Inhaltsbeschreibung
Die ideologische Durchdringung der Gesellschaft war erklärte Absicht der Nationalsozialisten. Auch die Universitäten, deren Rolle in diesem Prozess lange Zeit umstritten war, gelangten nachgerade geräuschlos und binnen kürzester Frist unter das Diktat des Regimes, wie Michael Grüttners quellengesättigte, differenzierte Studie zeigt.
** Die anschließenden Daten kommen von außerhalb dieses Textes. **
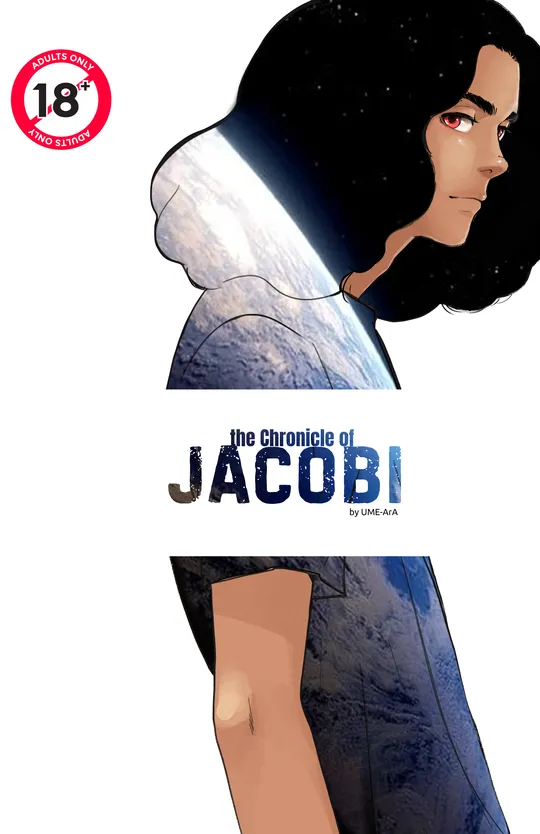 Chronicle  of Jacobi :Beta
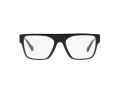 Versace Gafas Graduadas VE 3326U 5380_55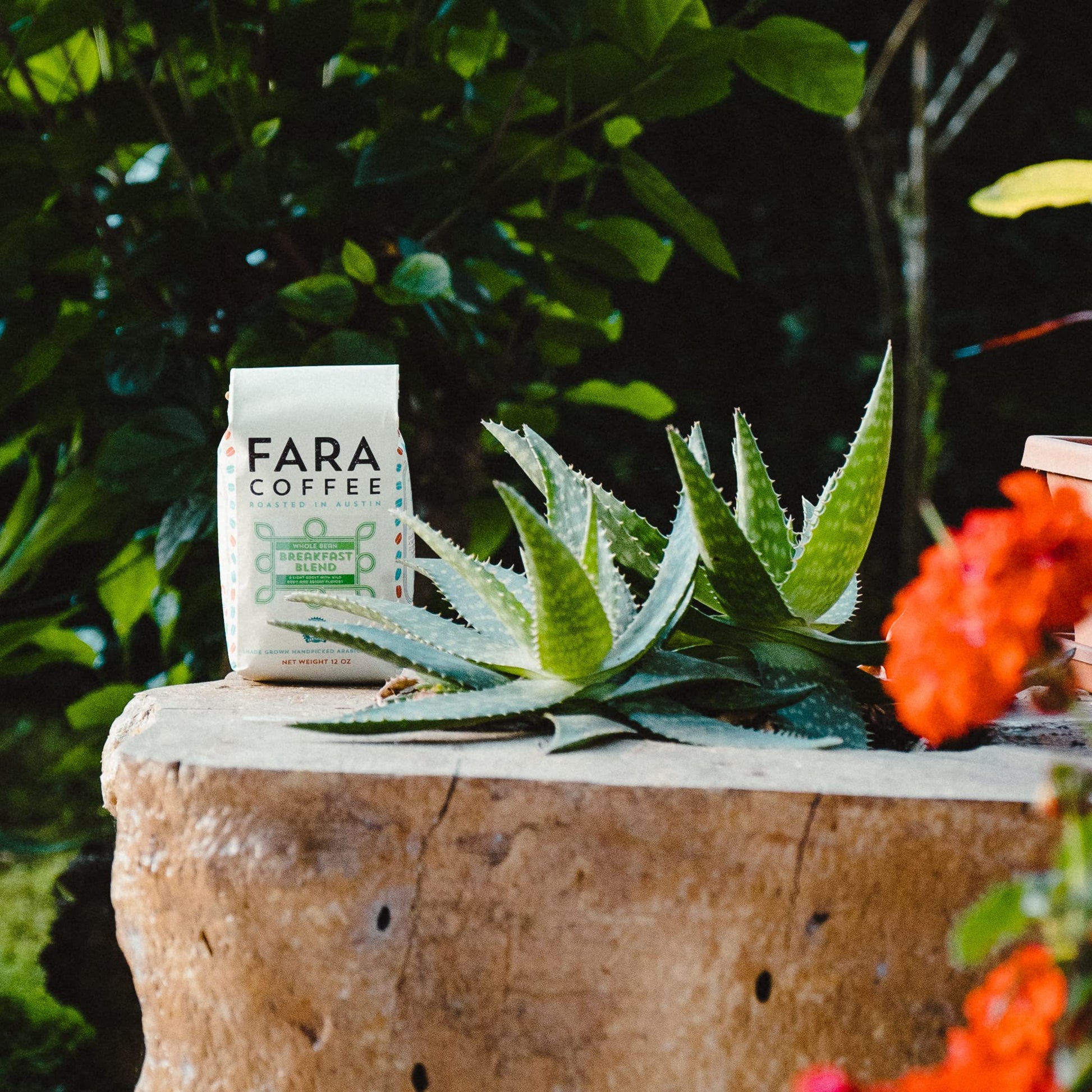 affordable-whole-beans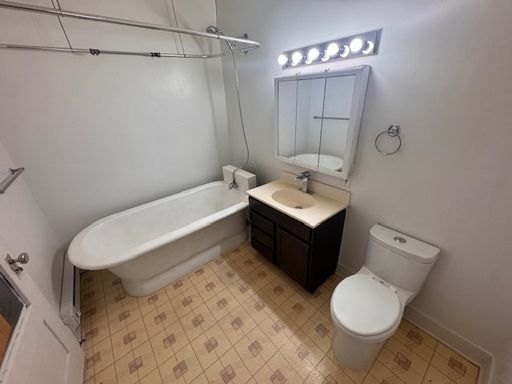 Listing photo thumbnail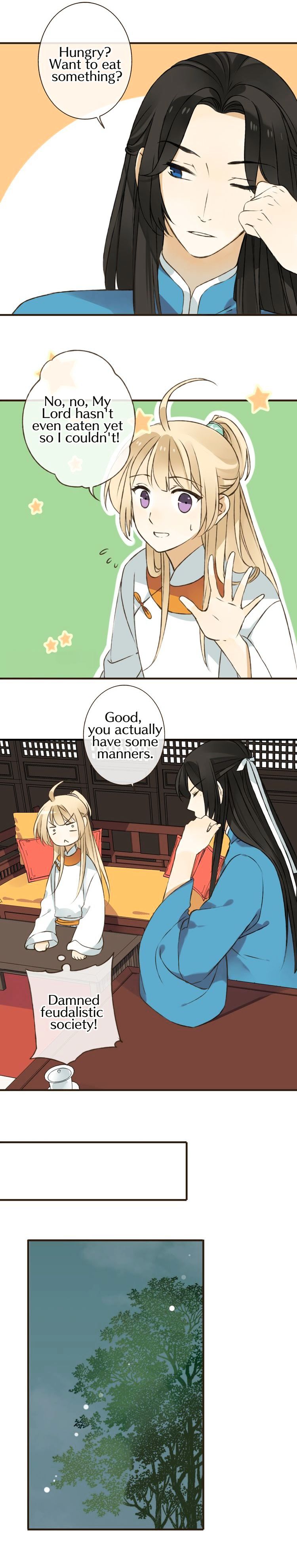 Page 4 of Chapter 30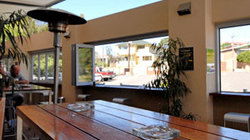 Sands Hotel Maroubra - Holiday Jervis Bay 1
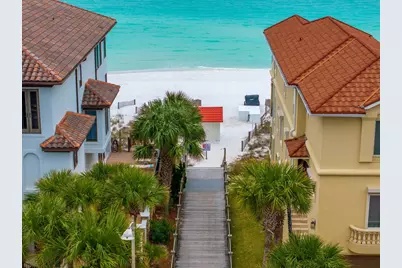 37 Conch Cay, Destin, FL 32541 - Photo 99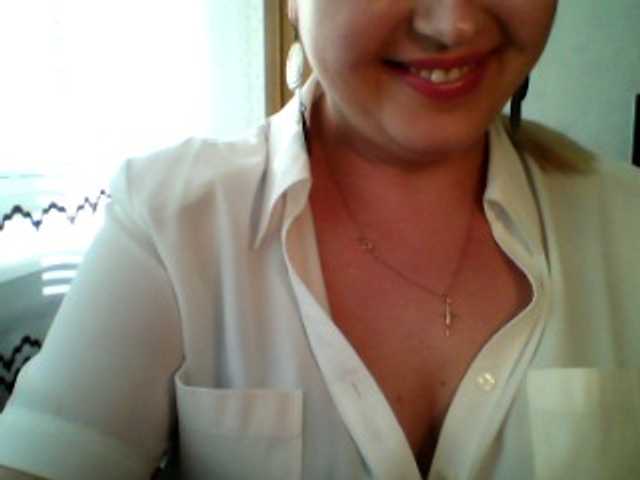 Live sex webcam photo for KarinaBerg #269404424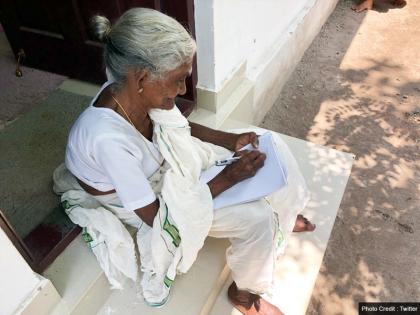 Make sure to make arrangements for yourself in old age | ब्लॉग: बुढ़ापे में अपने लिए जरूर करके रखें पहले से इंतजाम Make sure to make arrangements for yourself in old age | ब्लॉग: बुढ़ापे में अपने लिए जरूर करके रखें पहले से इंतजाम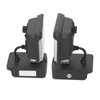 LED Work Light 11 to 15W 1000 to 1200LM Cordless
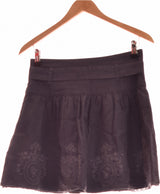 302510 Jupes ETAM Occasion Vêtement occasion seconde main
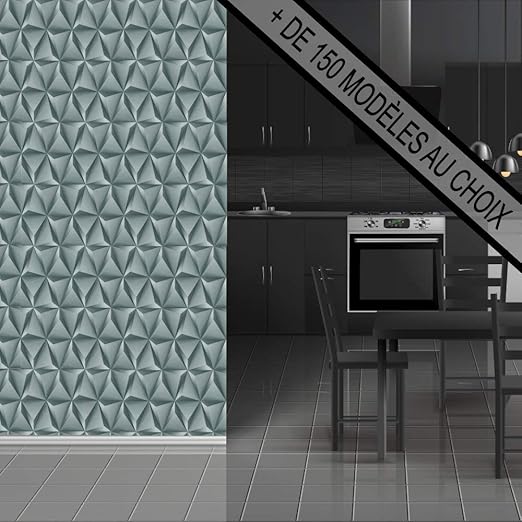 Télécharger gratuitement Images Antevia Papier Peint Intisse Ou Vinyle 150 Motifs Au Choix 3d le plus cool par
Vor allem Gelehrte und Studierende jüdischer Herkunft wurden seit 1933 Opfer massiver, auch aus den Universitäten heraus unterstützter Denunziationen und „Säuberungen“. Professoren übernahmen, teils widerstrebend, teils willfährig oder aus Überzeugung, Funktionen im verschachtelten und rivalisierenden NS-Machtapparat.
Grüttner erläutert die Lage der Hochschulen am Ende der Weimarer Zeit, zeichnet die NS-Hochschulpolitik nach und schildert die Indienstnahme von Disziplinen wie etwa Volkskunde, Altertumswissenschaften oder Medizin für kriegswichtige oder ideologische Interessen. Während als regimefeindlich erachtete Personen und Fachrichtungen marginalisiert wurden, erlangten bewährte NS-Gefolgsleute, oft jedem wissenschaftlich-universitären Ethos widersprechend, begehrte Posten als Rektoren oder Ordinarien, und mancher belastete Hochschullehrer konnte nach 1945 angesichts eines zunehmend pragmatischen Umgangs mit der Entnazifizierung wieder an die Universität zurückkehren. Grüttners tiefe Binnensicht des universitären Kosmos in der NS-Diktatur kann zugleich als Mahnung gelesen werden, wachsam gegenüber dem politischen Missbrauch von Forschung und Lehre zu bleiben.